= EXTRAIT DU DOCUMENT =
──────
Par la double influence de l’idéal républicain qui, comme l’adjudant d’autrefois, ne voulait voir qu’une tête, et de la diffusion du marxisme qui ne veut voir que des classes, les Noirs en tant que groupe ont trop longtemps été "invisibles" pour l’État comme pour l’Université. Contrairement aux États-Unis, on ne les a pas comptés depuis 1807 et l’imprécision quant à leur nombre laisse la porte ouverte à d’inutiles polémiques et à l’impossibilité d’évaluer pleinement les mesures anti-discriminatoires enfin engagées. Jusqu’ici spécialiste des États-Unis (Du nylon et des bombes : DuPont de Nemours, le marché et l'État américain, Belin, 2001) l’historien français nous donne un essai pionnier et vigoureux sur la condition noire en France, qu’il éclaire de riches comparaisons avec les États-Unis, en pointant des zones d’ombre résultant de l’oubli du sujet par les chercheurs français, alors que les cultures africaine et créole alimentent aujourd’hui notre horizon culturel de plus en plus métissé. Subdivisé en six grands chapitres, l’essai de Pap Ndiaye est passionnant.
Le fait d’être noir
L’essai met d’emblée l’accent sur l’intérêt présenté par la notion de minorité (qui n’est pas qu’une question de nombre…) pour parler de ces Noirs, français et étrangers, que l’histoire ancienne ou récente ont amené dans l’Hexagone. Même si les Noirs de France sont massivement des ouvriers et des employés modestes, des locataires à 85 % (65 % pour les métis) et contribuant à l’économie nationale surtout depuis 1960-70, l’approche par la « classe sociale » ne sert qu’à noyer le sujet dans des généralités et masquer l’essentiel : la société française n’a pas évité le racisme. L’universalité des droits de l’homme reste un beau discours pour les manuels scolaires et les diplomates. Dans le cadre d’une enquête menée par la Sofres pour le CRAN, l’auteur exploite les réponses de 581 personnes se déclarant « noires » et constate l’augmentation du ressenti des discriminations, particulier dans l’espace public. Certes le racisme est ouvertement condamné depuis 1945, et la notion de « race » a quitté le champ des sciences du vivant, mais la racialisation guette toujours au tournant de l’actualité et de ses faits divers, on l’a vu lors des émeutes de 2005.
──────
= DONNÉES ENREGISTRÉES =
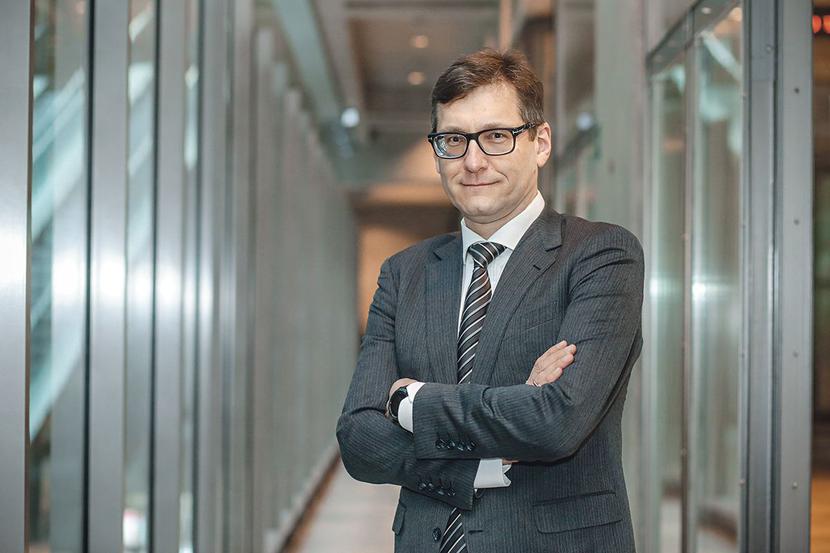 POWRÓT NA SZCZYTY: POWRÓT NA SZCZYTY:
──────
= SÉRIE D'EXERCICES =
(a) Condensez sous forme de liste le paragraphe de l'extrait sur la condition noire en France qui commence par « L’essai met d’emblée l’accent », en conservant ses faits principaux.
(b) Poursuivez l'extrait sur la condition noire en France à partir de sa dernière phrase.

= RÉPONSES DANS L'ORDRE =
(a)
- La notion de minorité, qui ne se réduit pas au nombre, sert à parler des Noirs, français et étrangers, que l'histoire a amenés dans l'Hexagone.
- Les Noirs de France sont surtout des ouvriers et des employés modestes. 85 % sont locataires, contre 65 % pour les métis. Ils contribuent à l'économie nationale, surtout depuis 1960-70.
- L'approche par la « classe sociale » noie le sujet dans des généralités. Elle masque l'essentiel : la société française n'a pas évité le racisme.
- L'universalité des droits de l'homme reste un beau discours pour les manuels scolaires et les diplomates.
- Une enquête Sofres pour le CRAN a interrogé 581 personnes se déclarant « noires ». L'auteur y constate que le ressenti des discriminations augmente, notamment dans l'espace public.
- Le racisme est ouvertement condamné depuis 1945, et la « race » a quitté les sciences du vivant. La racialisation ressurgit pourtant avec l'actualité, comme lors des émeutes de 2005.

(b)
Gens de couleur
Refusant de s’en tenir aux seules considérations de revenus comme veut nous faire croire le proverbe haïtien, « Neg wich sé mulat, mulat pov sé neg », l’auteur nous éclaire sur les « hiérarchies mélaniques », sources d’un vocabulaire fourni de dizaines de termes, apparemment plus familier aux Antillais qu’aux métropolitains. Le « colorisme » évolue cependant de manière contrastée. Si le marché de la « beauté noire » contribue à la prospérité de L’Oréal, si la mode se met à l’ethnique, si la télévision met en avant des présentateurs noirs, si la « charte de la diversité » est signée par les grandes entreprises françaises, il reste que pour le plus grand nombre, le fait d’être noir en France est un handicap au quotidien et face à la recherche de l’emploi et du logement. Le grand nombre de footballeurs noirs ne s’explique pas par une explication essentialiste (du type « les Noirs courent vite par nature ») mais par la recherche d’ascension sociale par les immigrés : c’est ainsi que l’histoire du football depuis 1945 porte la trace des vagues successives de l’immigration : Polonais, Italiens, Espagnols, Portugais, Maghrébins, Antillais et Africains.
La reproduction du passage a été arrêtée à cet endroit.